----- DATA UNDER STUDY -----
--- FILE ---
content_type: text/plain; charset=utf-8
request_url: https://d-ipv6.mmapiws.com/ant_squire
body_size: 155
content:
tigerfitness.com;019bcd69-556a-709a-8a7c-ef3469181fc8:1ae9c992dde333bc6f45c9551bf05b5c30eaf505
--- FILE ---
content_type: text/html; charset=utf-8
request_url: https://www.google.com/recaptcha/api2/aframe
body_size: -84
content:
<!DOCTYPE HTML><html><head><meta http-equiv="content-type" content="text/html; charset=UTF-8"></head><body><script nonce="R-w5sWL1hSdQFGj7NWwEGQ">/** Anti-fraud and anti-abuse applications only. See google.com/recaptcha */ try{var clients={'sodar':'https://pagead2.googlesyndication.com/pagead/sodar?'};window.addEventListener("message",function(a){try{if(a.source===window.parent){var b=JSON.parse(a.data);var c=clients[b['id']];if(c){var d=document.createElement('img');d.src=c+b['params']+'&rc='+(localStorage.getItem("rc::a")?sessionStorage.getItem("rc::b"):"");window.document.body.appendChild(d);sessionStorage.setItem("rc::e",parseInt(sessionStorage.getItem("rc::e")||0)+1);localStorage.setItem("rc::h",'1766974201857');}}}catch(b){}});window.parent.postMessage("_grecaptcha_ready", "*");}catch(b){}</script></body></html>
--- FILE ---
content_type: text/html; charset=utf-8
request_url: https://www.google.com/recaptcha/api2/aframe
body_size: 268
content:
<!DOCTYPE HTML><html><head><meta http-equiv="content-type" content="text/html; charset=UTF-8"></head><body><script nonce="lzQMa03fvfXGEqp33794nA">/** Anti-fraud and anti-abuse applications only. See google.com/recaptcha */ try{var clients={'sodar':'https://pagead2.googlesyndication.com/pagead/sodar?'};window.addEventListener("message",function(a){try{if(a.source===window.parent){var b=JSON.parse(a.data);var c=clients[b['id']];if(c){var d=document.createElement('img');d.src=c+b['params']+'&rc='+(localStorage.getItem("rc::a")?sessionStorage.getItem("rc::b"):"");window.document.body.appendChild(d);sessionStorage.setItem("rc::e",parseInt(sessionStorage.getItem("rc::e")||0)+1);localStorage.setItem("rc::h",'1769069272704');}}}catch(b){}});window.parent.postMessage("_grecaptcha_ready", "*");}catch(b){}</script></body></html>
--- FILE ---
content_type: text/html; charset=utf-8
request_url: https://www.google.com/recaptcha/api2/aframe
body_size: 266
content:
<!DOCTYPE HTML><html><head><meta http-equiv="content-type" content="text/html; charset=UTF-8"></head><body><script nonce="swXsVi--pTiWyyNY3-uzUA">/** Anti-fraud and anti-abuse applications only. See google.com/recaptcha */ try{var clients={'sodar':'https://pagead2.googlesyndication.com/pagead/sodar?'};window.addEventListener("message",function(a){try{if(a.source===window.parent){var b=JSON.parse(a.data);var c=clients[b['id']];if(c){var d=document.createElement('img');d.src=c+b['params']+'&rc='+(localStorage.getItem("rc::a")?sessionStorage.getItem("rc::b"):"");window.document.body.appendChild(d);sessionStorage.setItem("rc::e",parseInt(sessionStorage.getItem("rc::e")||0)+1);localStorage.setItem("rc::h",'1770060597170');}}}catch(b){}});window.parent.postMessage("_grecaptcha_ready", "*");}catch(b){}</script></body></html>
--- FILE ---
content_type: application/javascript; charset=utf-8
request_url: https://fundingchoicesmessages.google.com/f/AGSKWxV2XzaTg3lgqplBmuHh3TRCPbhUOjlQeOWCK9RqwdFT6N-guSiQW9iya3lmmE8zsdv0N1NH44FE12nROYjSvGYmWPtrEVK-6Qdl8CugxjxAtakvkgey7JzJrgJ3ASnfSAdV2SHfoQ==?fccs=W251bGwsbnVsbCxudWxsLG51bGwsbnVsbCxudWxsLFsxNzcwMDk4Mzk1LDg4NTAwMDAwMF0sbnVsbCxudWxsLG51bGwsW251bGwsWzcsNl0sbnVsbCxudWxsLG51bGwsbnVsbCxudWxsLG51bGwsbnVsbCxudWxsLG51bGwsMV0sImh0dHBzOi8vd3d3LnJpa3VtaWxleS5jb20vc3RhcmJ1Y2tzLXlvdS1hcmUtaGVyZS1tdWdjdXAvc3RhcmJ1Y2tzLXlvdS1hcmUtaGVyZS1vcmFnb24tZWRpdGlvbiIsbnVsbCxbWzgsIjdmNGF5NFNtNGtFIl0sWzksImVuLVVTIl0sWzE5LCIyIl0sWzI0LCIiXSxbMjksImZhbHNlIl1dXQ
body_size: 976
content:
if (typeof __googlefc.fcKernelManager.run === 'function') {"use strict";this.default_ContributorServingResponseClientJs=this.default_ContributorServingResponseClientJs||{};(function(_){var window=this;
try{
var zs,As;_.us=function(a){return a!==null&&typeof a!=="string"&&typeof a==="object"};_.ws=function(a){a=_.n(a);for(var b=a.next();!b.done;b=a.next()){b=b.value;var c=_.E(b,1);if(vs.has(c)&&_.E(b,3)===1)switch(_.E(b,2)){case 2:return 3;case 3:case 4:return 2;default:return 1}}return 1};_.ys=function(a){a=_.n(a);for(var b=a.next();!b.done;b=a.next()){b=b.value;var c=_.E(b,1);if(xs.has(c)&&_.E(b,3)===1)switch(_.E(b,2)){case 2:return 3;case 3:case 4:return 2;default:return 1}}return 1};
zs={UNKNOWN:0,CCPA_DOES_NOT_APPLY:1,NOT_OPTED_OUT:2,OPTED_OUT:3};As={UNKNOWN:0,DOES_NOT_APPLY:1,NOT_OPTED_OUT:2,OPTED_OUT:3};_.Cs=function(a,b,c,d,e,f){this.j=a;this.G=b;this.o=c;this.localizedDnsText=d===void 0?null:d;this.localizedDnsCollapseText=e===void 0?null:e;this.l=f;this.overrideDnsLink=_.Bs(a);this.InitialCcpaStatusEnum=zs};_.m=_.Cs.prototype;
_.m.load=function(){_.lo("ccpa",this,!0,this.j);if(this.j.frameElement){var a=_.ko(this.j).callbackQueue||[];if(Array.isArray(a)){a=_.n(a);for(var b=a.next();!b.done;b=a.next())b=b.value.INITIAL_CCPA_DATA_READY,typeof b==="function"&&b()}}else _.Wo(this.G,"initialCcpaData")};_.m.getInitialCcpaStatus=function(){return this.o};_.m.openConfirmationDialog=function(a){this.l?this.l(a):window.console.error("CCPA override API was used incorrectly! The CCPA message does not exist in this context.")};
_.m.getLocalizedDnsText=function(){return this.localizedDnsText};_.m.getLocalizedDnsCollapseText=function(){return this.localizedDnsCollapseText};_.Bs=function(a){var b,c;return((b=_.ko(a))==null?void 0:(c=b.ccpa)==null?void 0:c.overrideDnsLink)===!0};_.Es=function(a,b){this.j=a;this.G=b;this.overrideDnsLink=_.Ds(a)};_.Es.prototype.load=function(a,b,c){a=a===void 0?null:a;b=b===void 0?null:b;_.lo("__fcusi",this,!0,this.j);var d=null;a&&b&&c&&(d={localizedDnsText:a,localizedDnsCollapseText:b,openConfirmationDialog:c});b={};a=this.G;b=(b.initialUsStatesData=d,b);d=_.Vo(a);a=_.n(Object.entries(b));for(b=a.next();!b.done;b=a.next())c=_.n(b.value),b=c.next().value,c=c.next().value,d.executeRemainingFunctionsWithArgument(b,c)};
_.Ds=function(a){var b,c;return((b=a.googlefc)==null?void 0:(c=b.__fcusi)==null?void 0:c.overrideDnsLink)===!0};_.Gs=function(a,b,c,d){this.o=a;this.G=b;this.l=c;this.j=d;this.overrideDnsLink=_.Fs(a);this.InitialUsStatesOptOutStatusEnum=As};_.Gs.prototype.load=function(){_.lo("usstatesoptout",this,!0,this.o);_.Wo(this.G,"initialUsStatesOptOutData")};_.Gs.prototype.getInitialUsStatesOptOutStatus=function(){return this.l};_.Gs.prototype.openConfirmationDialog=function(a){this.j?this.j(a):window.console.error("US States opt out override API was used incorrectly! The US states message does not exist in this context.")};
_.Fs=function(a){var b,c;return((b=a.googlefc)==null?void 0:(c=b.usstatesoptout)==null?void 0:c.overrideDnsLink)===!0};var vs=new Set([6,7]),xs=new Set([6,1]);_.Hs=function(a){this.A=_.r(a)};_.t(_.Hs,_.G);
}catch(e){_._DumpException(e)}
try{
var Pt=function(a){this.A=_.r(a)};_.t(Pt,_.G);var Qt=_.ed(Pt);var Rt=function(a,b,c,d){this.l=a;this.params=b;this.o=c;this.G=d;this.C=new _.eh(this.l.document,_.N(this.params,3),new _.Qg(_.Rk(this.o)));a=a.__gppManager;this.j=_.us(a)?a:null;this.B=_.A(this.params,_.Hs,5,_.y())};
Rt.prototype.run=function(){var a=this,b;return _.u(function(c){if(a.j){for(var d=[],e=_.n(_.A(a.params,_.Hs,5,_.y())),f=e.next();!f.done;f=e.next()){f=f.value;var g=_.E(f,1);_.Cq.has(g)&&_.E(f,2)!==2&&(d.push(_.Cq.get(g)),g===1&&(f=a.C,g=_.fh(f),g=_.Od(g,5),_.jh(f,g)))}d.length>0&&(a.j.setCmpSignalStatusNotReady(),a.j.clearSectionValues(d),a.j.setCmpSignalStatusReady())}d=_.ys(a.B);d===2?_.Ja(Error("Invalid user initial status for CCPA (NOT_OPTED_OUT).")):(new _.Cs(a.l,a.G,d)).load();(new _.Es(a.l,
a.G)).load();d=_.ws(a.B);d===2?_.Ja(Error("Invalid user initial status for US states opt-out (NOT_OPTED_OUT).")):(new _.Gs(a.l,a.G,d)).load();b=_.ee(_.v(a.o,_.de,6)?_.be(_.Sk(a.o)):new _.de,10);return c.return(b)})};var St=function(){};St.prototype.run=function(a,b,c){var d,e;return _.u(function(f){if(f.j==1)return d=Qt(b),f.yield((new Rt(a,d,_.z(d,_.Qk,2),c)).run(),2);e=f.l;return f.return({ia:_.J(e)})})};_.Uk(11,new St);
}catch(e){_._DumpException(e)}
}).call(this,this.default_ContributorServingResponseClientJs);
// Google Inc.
-----
* YOUR ASSIGNMENT:
Using the material above, work out how many lines hold the word "used". Reply with that number alone.

* PROBLEM SOLUTION:
2